Top of Extracted material

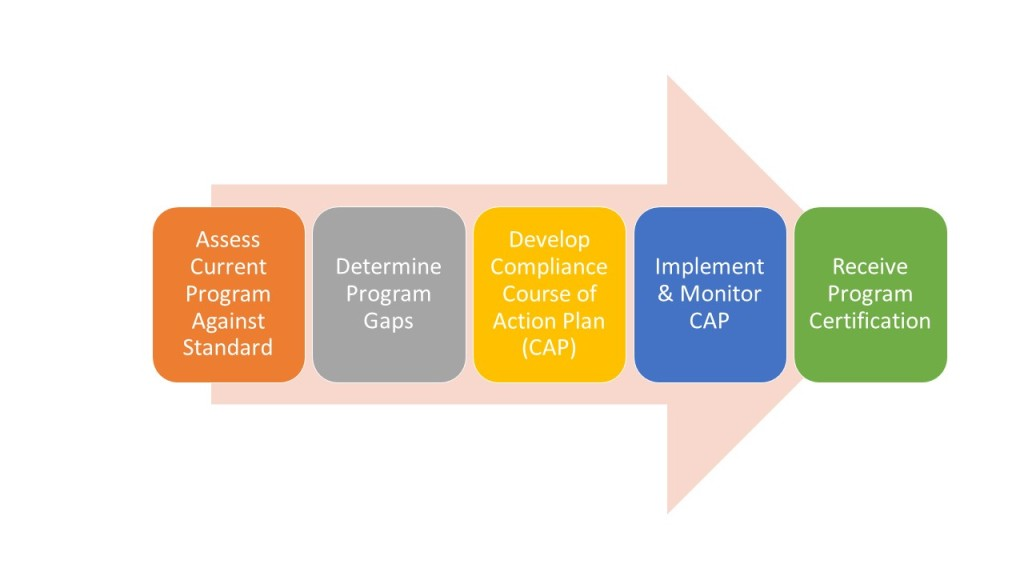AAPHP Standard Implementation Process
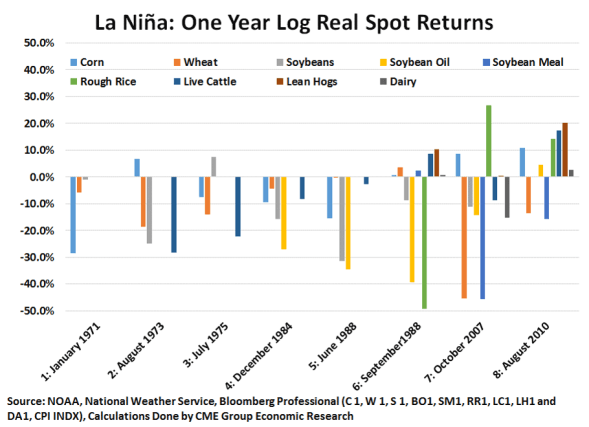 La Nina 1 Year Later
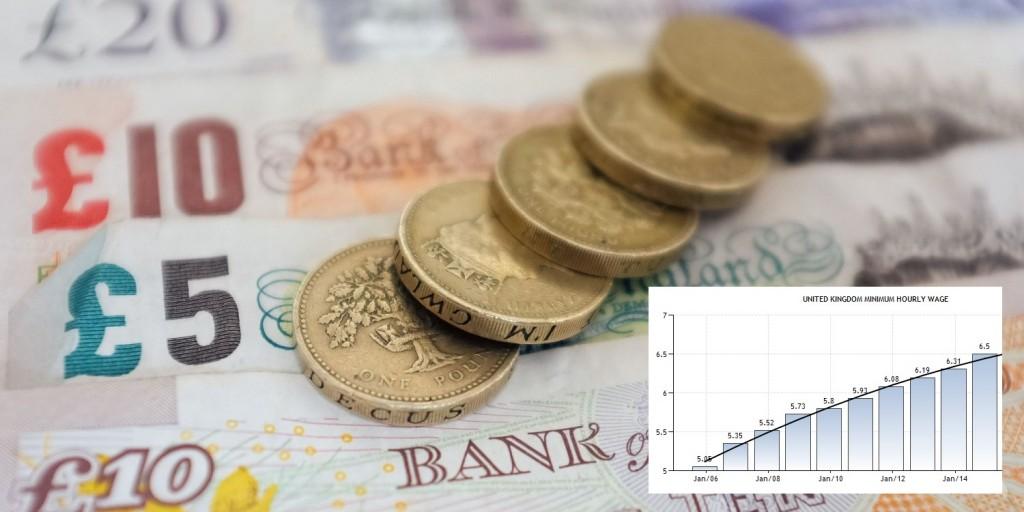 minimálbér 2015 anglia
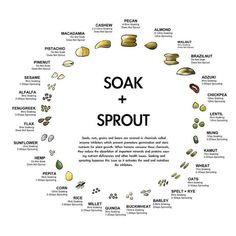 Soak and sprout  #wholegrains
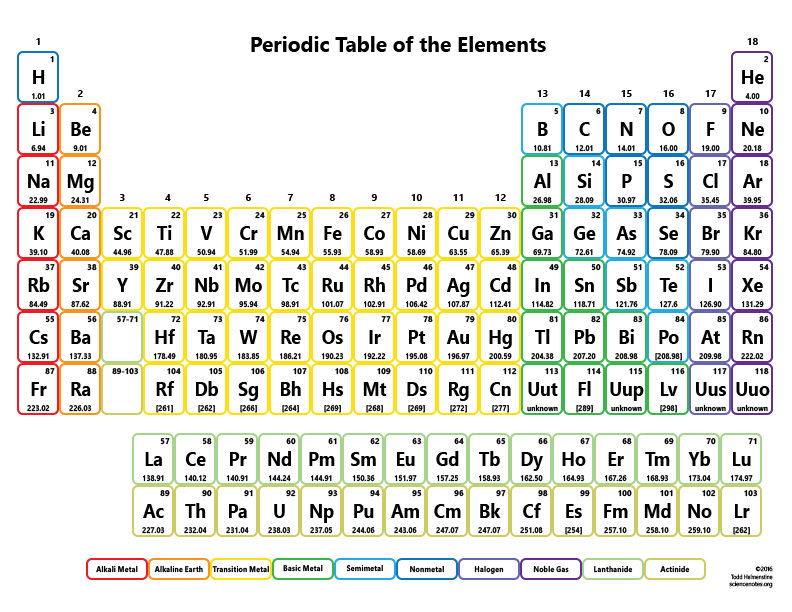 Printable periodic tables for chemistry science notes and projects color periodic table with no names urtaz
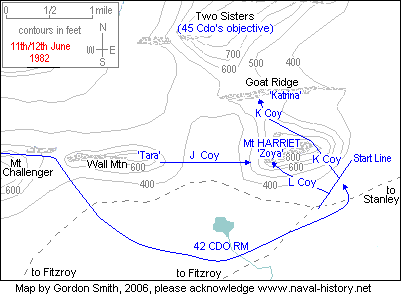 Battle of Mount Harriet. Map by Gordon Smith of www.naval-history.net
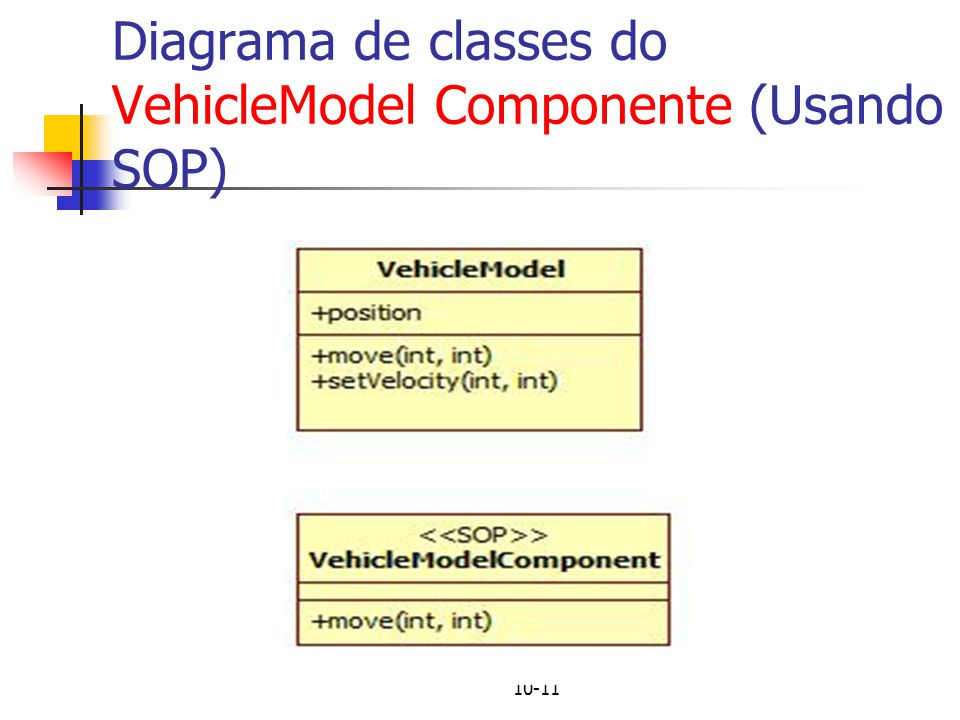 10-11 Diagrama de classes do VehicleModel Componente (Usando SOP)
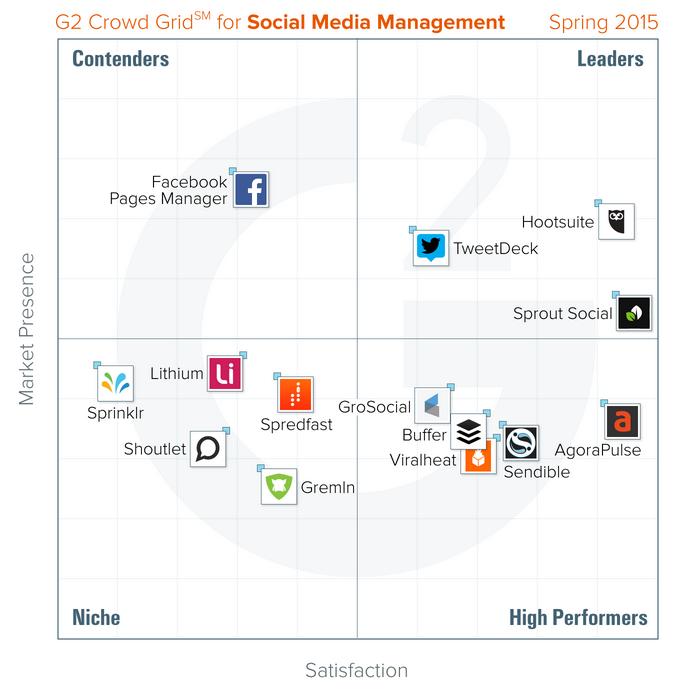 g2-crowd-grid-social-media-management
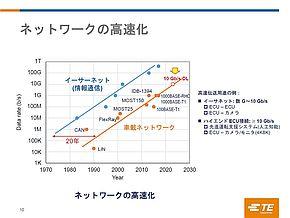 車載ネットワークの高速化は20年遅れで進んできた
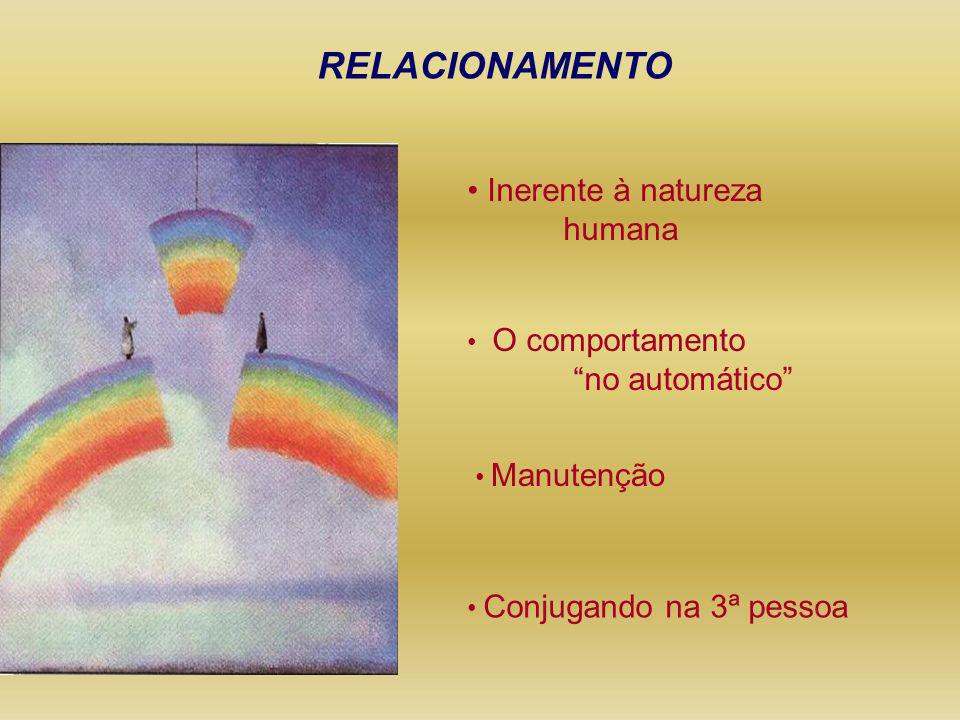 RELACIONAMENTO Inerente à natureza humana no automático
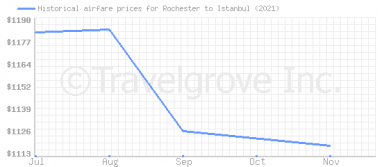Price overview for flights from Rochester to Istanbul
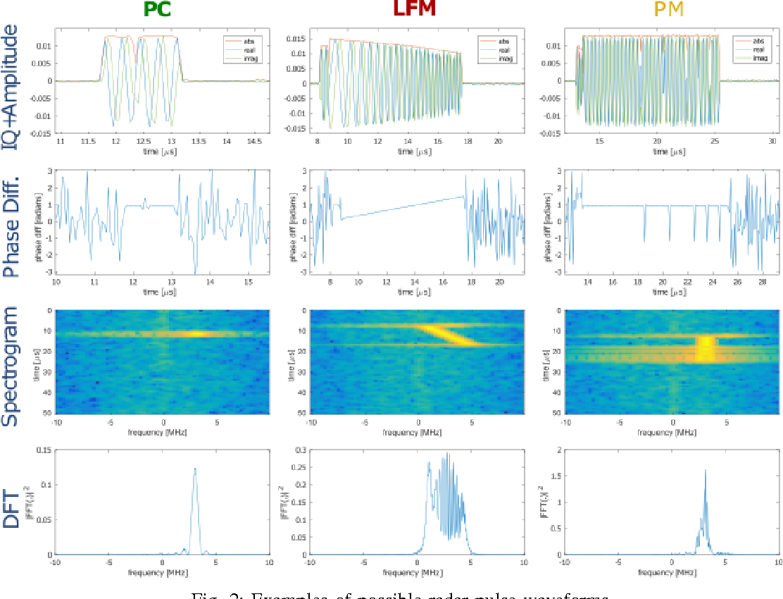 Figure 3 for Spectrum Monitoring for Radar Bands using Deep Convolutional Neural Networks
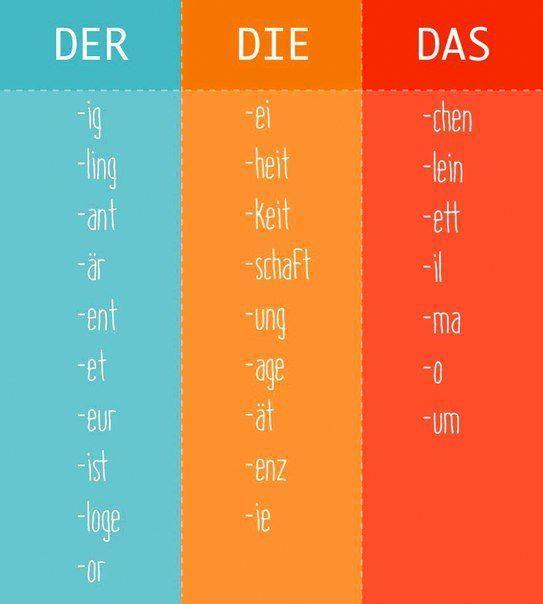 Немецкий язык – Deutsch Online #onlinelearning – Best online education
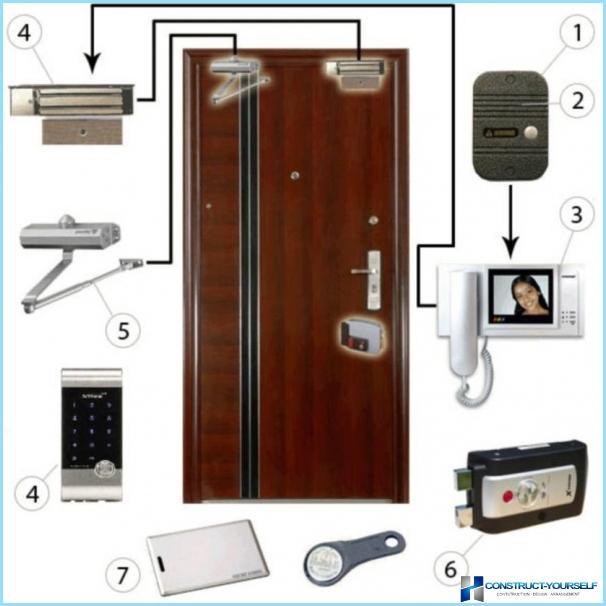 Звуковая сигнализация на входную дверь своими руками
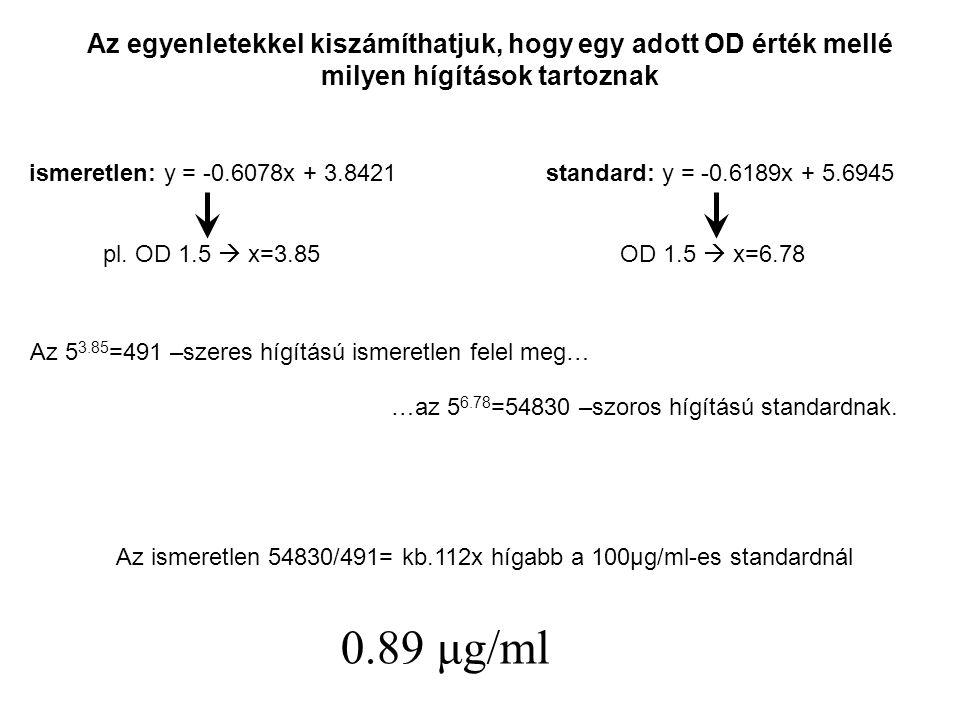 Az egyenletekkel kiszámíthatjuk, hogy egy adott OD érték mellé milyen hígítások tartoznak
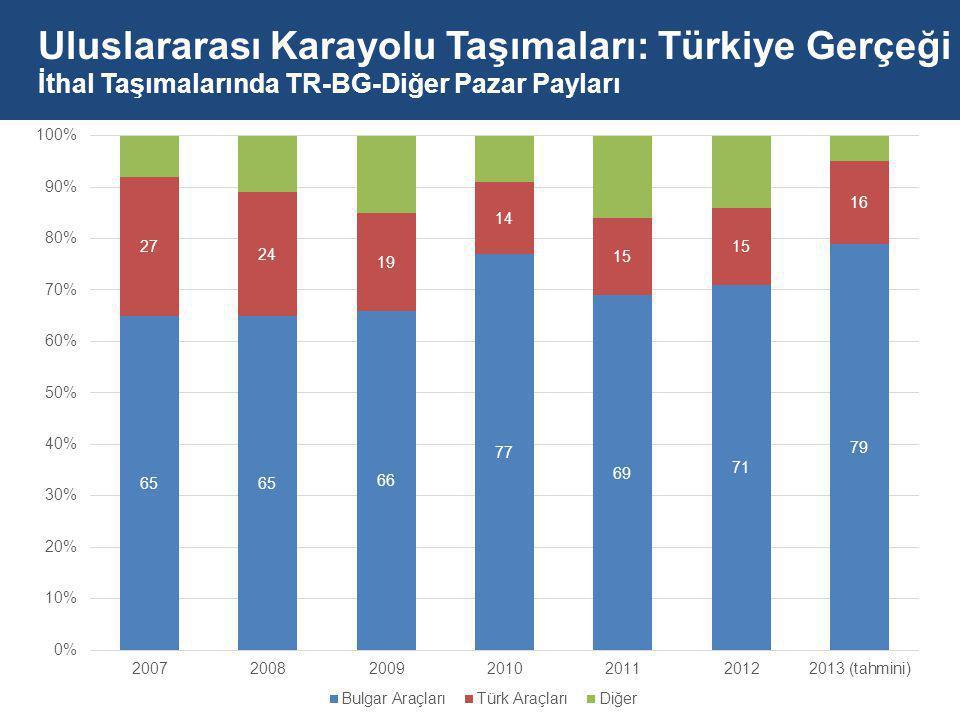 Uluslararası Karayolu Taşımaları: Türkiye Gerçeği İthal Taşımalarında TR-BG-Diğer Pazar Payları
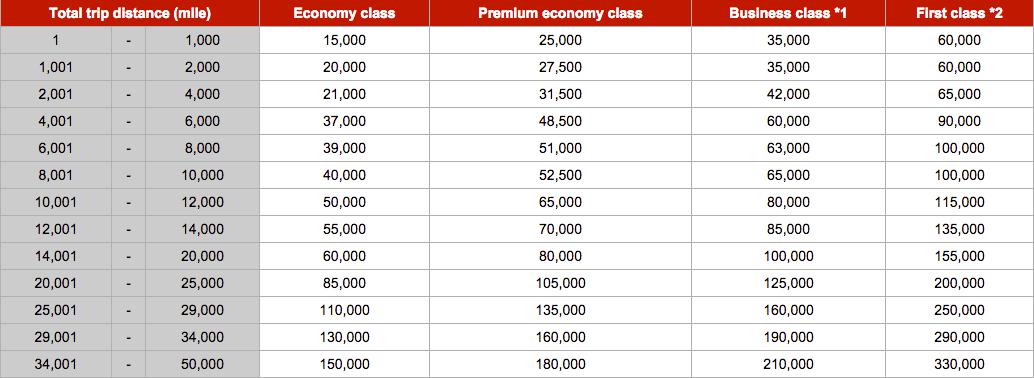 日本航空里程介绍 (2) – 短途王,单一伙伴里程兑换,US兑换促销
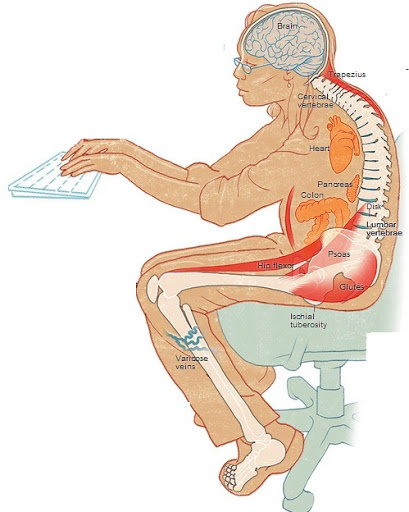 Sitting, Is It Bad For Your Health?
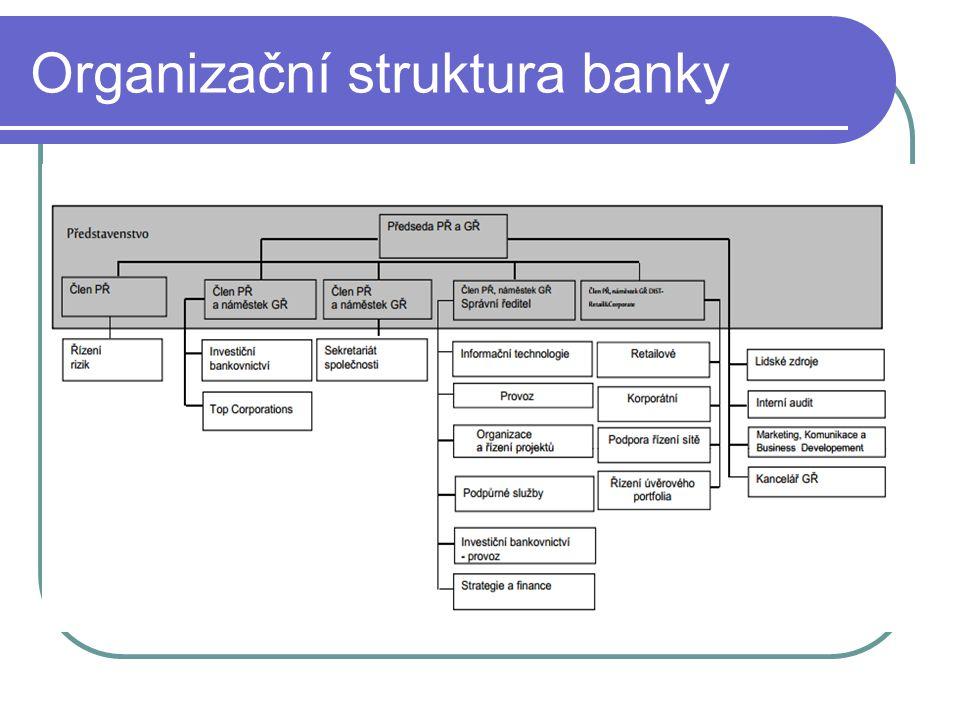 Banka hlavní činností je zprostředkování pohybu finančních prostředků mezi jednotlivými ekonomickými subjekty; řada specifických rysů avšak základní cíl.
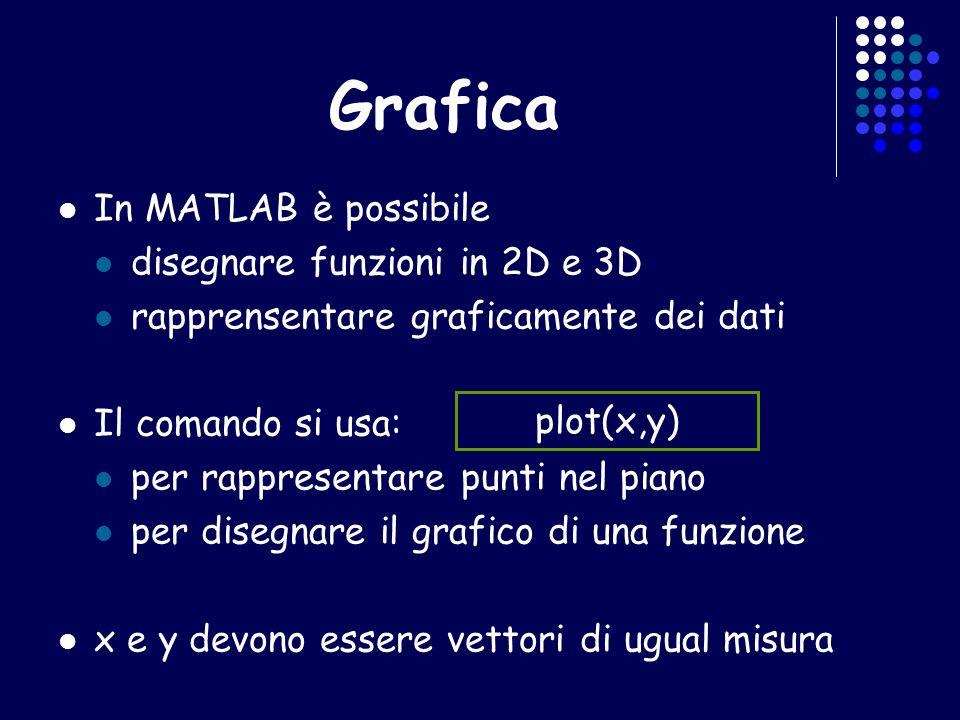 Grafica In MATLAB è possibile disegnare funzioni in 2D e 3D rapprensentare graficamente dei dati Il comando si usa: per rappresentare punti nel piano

Bottom of Extracted material

Say again, word for word, every line from the one with "Sitting, Is It Bad For Your Health?" through the last line of the data above, minus the pictures.

**Response box**
 Sitting, Is It Bad For Your Health?
 Banka hlavní činností je zprostředkování pohybu finančních prostředků mezi jednotlivými ekonomickými subjekty; řada specifických rysů avšak základní cíl.
 Grafica In MATLAB è possibile disegnare funzioni in 2D e 3D rapprensentare graficamente dei dati Il comando si usa: per rappresentare punti nel piano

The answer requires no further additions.